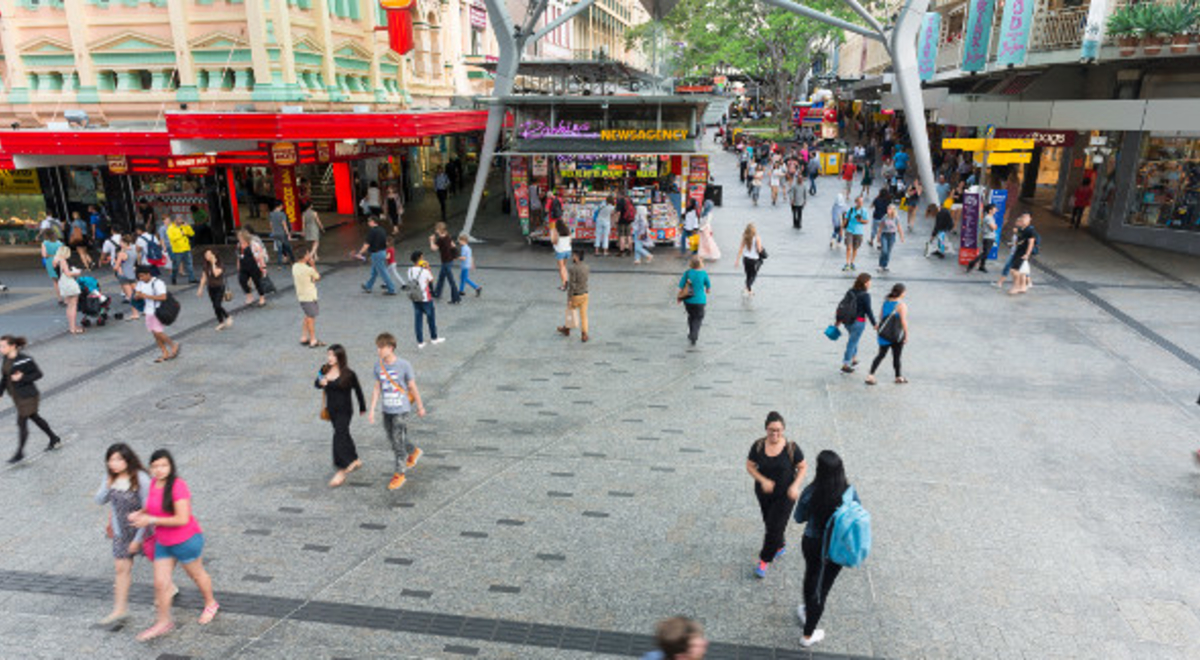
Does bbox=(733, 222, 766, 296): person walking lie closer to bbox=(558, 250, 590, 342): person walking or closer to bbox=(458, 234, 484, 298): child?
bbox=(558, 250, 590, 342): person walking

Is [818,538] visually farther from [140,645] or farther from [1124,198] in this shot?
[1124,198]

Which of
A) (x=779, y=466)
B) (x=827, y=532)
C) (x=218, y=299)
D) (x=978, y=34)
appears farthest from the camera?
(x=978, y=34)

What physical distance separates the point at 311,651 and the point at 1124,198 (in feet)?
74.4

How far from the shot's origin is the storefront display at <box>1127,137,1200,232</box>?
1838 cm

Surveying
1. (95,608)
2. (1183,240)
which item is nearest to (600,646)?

........

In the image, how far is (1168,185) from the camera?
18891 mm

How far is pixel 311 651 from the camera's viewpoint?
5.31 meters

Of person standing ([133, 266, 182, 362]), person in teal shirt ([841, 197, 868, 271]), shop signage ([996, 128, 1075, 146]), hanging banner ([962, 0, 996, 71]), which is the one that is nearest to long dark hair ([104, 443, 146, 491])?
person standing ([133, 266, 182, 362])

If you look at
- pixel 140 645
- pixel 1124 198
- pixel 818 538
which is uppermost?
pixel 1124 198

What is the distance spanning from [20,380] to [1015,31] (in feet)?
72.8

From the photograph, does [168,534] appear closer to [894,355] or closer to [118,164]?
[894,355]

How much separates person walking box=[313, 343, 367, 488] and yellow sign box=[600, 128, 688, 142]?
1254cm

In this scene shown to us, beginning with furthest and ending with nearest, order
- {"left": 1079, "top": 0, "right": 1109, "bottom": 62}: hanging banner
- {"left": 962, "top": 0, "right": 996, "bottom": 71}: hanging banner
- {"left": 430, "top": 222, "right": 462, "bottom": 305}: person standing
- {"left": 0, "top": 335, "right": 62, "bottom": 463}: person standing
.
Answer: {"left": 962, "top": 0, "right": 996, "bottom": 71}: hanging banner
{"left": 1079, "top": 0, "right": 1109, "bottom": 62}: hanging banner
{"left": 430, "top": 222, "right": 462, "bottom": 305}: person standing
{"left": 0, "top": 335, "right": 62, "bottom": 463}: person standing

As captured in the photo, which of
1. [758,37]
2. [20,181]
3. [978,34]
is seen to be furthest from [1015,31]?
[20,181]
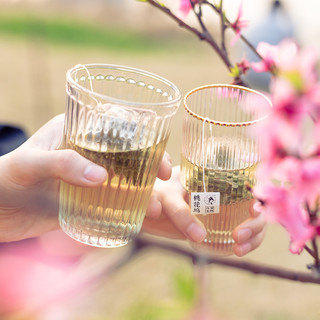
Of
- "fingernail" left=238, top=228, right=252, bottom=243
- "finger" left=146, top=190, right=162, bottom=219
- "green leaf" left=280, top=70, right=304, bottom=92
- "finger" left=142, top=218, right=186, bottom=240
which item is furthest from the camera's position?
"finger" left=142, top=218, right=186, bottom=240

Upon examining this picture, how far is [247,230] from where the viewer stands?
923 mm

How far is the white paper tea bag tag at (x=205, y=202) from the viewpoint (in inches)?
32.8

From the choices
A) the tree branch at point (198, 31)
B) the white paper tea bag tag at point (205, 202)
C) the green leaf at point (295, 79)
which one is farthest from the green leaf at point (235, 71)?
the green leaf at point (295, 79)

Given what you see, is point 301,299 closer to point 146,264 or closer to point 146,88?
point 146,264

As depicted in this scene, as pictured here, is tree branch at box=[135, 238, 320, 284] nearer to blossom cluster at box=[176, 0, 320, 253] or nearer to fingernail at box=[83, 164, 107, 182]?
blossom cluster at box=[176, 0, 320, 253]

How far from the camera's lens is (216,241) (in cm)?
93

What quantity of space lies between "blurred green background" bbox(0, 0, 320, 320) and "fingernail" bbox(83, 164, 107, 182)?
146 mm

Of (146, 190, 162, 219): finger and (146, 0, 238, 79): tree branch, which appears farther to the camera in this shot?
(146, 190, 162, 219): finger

........

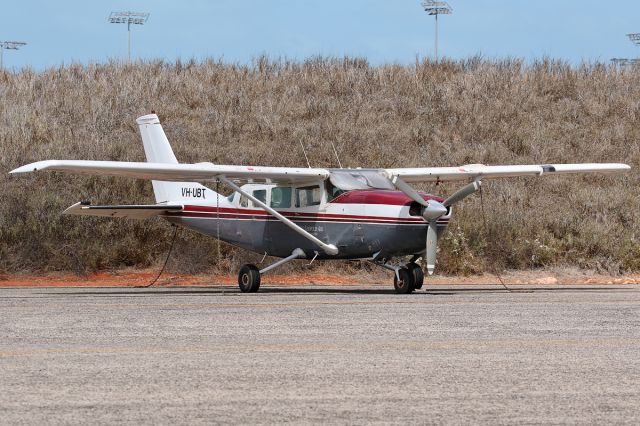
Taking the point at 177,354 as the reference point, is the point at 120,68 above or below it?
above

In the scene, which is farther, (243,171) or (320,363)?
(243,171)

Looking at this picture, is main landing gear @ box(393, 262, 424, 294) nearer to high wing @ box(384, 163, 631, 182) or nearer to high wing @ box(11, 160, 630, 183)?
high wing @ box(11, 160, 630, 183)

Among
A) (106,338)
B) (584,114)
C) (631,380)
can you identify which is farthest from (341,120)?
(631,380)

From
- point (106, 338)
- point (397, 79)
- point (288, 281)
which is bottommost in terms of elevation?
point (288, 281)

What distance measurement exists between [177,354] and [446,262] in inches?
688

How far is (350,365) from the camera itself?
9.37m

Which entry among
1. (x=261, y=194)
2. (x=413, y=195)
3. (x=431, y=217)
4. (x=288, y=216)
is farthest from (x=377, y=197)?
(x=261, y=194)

........

**Task instructions**
Reproduce the stretch of lines from the one containing "Does bbox=(733, 222, 766, 296): person" through the one containing "which item is nearest to (600,646)?", substituting "shop window" for "storefront display" and leaving everything else unchanged.

**Task answer**
Does bbox=(733, 222, 766, 296): person walking lie closer to bbox=(558, 250, 590, 342): person walking or closer to bbox=(458, 234, 484, 298): child?
bbox=(558, 250, 590, 342): person walking

Is [818,538] visually farther from [140,645] or farther from [1124,198] in this shot?
[1124,198]

Which of
A) (x=779, y=466)
B) (x=827, y=532)
C) (x=218, y=299)
D) (x=978, y=34)
appears farthest from the camera?
(x=978, y=34)

What physical distance separates the point at 311,651 and the point at 1124,198 (in feet)?
74.4

How far from the shot's origin is the shop window at <box>1127,137,1200,232</box>?
1838 cm

Surveying
1. (95,608)
2. (1183,240)
which item is nearest to (600,646)?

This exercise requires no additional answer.